TASK REQUIREMENTS
Determine how many lines in the listing contain the string "passing". Only that number goes in the answer.
** Opening PROVIDED MATERIAL block **
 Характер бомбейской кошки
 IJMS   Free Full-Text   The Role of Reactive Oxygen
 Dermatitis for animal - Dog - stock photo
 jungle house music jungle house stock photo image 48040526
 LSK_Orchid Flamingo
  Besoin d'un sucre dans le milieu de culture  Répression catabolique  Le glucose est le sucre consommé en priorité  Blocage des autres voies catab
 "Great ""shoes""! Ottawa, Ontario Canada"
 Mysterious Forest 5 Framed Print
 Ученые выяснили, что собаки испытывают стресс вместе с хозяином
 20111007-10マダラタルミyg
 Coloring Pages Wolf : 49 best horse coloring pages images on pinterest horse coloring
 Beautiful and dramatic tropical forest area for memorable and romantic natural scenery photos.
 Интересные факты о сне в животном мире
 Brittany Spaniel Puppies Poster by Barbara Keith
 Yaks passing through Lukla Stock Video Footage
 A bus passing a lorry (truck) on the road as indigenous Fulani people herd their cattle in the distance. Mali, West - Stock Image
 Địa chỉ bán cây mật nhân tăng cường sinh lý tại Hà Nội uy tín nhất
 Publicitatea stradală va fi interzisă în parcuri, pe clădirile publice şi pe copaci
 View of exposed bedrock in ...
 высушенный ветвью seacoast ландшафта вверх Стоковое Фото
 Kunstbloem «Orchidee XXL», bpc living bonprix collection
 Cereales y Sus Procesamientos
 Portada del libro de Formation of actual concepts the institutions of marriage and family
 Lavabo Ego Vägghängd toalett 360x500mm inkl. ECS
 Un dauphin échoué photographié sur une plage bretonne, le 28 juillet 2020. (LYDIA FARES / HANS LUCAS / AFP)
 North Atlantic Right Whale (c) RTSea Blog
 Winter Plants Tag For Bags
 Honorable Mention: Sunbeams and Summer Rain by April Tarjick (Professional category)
** Closing PROVIDED MATERIAL block **
SOLVED PROBLEM
2